--- Texto de estudio ---
Round 3: ¡Fernanda, pobre de vos que vuelvas a tirarle tu comida al perro! Disimuladamente vuelve a lanzar otra zanahoria. Tras decirle que a los perros la zanahoria les hace mal y que se le van a caer todos los pelos por comer lo que le tiró, suena la campanilla y gano el tercer round.


¡De más está decir que termino agotada! Hoy la lucha subió un poquito de tono. Julieta se negó a comer y me hizo un berrinche porque la comida tenía cebolla (por supuesto microscópicamente picadas para que no lo note). Tanto escándalo armó que la castigué prohibiéndole ver tele por el resto del día. Mirándome con una cara de rabia tremenda, como si yo fuera la encarnación de todos los males desde el Cucú Lelé hasta Cruella De Vil, me dijo: “¡MALA!” Por supuesto en el acto su castigo se extendió al resto de la semana. Me quedé indignada todo el día y a la noche me puse a pensar más sobre el asunto.

--- Tareas ---
**A)** En el relato sobre las peleas a la hora de comer, ¿por qué se negó Julieta a comer?
**B)** Prolonga el relato sobre las peleas a la hora de comer a partir del punto en que se detiene.

--- Extracto de datos ---
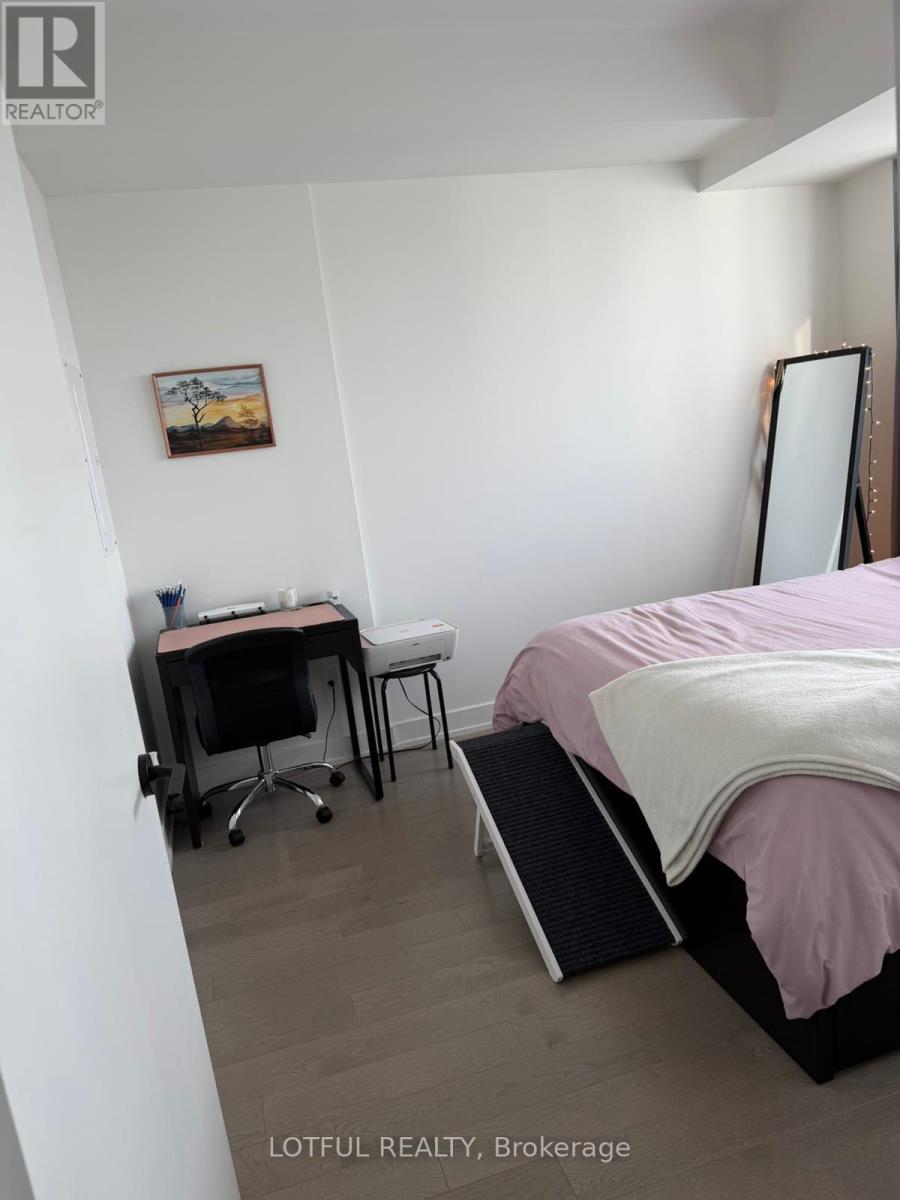 A bedroom with a bed, desk, and chair.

--- Respuestas ---
**A)** Porque la comida tenía cebolla.

**B)**
La verdad es que para nuestros hijos somos las malas de la película. A las madres nos toca insistir para que hagan sus tareas, que coman toda la comida y que se acuesten temprano, llevarlos al doctor para que se pongan las vacunas, regular que no vean demasiada tele y que no abusen de las golosinas, bañarles, darles los jarabes guácalas, enseñarles a comer todas las verduras, corregirlos cuando se portan mal o dicen cosas feas (como por ejemplo decirle “mala” a la madre) y un sinfín de otras cosas que ellos odian hacer. En el proceso de educarles, cuidarlos, protegerlos, corregirles y ponerles límites nos convertimos en “la mamá mala”.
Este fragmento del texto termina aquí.